PROBLEM STATEMENT
Search the listing below for the word "California" and return each line that contains it.

PROVIDED RECORDS
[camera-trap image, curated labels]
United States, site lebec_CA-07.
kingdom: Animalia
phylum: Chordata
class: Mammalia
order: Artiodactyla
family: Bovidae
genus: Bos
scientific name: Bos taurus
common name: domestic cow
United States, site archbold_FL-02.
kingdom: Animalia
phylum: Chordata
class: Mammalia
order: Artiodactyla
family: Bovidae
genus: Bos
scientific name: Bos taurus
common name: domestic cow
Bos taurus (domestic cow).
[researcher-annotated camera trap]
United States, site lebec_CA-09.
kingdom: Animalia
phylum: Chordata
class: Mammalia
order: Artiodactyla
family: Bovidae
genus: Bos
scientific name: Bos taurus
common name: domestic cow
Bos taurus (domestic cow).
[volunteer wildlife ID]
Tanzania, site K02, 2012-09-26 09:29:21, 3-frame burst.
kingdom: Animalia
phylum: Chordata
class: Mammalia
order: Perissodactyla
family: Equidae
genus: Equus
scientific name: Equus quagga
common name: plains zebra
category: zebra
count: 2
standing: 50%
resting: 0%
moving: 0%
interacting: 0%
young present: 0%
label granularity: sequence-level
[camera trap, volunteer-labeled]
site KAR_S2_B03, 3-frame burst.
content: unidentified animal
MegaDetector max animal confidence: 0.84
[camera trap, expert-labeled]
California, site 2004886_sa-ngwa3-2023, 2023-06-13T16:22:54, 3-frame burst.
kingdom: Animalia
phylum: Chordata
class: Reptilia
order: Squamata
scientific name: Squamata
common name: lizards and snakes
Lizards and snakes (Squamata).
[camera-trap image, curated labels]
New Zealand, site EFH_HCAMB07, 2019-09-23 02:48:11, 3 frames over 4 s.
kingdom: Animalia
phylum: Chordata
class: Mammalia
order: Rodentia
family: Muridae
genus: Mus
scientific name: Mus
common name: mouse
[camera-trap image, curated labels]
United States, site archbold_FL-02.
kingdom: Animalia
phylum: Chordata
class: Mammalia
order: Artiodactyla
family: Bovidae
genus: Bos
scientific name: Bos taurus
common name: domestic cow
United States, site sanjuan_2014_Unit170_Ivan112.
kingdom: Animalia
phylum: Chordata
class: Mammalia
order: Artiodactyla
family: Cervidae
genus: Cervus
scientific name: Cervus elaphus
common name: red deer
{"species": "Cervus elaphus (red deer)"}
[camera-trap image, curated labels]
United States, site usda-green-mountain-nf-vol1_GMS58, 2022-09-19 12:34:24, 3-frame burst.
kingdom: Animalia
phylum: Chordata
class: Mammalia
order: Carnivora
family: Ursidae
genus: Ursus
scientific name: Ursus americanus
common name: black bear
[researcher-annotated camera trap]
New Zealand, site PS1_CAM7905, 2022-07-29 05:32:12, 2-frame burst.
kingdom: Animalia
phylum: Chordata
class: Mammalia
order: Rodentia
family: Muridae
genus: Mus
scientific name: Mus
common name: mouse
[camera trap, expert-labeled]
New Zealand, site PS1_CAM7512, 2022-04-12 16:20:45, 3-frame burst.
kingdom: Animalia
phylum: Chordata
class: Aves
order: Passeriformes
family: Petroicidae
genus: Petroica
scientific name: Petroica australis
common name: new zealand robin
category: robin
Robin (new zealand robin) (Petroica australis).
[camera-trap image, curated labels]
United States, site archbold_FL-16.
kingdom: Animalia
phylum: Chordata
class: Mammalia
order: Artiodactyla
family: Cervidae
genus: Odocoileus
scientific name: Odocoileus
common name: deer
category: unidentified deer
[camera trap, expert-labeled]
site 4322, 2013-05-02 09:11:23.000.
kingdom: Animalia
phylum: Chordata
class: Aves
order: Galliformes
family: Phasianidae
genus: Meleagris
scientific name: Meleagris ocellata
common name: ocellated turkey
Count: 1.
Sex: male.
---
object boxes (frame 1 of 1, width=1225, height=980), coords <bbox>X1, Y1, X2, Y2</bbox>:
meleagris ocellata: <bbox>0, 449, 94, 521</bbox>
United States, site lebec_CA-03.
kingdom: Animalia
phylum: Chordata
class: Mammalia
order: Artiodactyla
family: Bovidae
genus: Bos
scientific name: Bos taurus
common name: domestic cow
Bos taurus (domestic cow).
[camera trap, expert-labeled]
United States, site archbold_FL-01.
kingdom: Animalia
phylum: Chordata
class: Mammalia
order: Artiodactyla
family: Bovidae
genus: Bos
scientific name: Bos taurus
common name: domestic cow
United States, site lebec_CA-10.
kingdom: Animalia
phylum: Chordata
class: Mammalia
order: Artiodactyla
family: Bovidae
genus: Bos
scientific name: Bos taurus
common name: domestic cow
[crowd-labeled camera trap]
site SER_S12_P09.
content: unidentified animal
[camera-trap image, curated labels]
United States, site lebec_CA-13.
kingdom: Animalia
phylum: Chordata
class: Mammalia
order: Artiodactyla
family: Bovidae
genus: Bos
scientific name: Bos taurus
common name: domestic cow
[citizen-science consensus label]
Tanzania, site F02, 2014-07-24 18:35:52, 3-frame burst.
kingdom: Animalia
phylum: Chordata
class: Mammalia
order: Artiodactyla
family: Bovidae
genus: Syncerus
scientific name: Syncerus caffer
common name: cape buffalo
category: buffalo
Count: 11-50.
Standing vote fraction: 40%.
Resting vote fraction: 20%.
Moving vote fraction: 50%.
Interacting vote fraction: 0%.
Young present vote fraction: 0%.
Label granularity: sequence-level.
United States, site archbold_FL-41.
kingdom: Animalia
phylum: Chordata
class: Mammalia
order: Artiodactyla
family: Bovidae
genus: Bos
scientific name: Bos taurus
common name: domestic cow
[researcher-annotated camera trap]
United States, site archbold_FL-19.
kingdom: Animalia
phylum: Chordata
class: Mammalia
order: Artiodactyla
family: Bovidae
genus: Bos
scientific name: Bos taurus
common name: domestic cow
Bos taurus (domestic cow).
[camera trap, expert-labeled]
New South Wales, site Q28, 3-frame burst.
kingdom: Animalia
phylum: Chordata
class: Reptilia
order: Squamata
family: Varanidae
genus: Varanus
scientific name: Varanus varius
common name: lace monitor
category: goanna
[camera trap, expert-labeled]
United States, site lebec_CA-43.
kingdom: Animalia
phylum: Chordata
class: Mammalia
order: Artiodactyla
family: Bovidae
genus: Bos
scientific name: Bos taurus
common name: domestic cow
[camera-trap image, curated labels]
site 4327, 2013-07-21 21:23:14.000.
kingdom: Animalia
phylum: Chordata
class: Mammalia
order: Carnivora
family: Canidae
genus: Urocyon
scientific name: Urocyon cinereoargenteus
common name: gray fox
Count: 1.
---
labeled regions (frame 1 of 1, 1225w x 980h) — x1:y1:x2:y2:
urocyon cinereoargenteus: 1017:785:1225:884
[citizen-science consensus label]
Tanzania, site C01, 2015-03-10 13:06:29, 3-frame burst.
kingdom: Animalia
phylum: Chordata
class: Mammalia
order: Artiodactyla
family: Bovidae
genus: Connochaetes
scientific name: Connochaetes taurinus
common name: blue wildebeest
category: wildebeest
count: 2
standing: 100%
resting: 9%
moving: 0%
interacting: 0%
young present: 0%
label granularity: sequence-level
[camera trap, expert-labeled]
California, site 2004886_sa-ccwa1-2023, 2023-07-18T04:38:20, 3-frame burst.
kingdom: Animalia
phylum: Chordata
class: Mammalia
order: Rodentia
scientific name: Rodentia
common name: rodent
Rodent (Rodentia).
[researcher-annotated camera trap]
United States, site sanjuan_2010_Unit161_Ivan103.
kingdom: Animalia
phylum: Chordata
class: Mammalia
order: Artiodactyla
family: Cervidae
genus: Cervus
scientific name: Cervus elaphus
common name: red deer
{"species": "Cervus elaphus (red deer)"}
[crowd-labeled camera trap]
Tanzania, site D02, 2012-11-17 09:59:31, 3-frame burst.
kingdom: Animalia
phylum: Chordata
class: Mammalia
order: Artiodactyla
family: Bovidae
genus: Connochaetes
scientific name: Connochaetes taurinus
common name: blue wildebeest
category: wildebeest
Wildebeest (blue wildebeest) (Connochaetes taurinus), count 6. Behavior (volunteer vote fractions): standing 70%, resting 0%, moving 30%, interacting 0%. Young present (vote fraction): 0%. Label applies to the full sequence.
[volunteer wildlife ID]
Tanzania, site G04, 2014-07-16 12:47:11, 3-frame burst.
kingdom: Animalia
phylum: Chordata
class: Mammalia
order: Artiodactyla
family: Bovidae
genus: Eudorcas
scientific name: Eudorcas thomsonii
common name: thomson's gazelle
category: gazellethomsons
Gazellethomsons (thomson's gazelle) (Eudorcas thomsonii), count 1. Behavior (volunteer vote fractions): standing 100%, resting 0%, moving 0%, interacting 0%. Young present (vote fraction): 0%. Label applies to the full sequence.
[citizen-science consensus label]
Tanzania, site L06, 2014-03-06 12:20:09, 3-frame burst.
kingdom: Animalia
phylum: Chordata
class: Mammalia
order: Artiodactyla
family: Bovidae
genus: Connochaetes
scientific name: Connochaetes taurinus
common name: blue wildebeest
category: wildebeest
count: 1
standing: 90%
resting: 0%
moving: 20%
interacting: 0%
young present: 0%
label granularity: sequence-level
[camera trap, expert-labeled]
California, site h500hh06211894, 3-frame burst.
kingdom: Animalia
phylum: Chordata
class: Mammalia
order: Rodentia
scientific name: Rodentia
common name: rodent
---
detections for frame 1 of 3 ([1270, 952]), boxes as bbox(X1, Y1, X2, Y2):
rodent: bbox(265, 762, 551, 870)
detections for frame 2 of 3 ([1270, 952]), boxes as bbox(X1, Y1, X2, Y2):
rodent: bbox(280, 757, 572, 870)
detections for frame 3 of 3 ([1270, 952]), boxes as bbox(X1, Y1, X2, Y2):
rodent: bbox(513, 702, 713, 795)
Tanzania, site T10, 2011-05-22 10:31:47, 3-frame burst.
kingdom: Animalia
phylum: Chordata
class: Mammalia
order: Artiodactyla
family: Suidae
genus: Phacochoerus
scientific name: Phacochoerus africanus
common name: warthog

SOLUTION FOR THIS TASK
California, site 2004886_sa-ngwa3-2023, 2023-06-13T16:22:54, 3-frame burst.
California, site 2004886_sa-ccwa1-2023, 2023-07-18T04:38:20, 3-frame burst.
California, site h500hh06211894, 3-frame burst.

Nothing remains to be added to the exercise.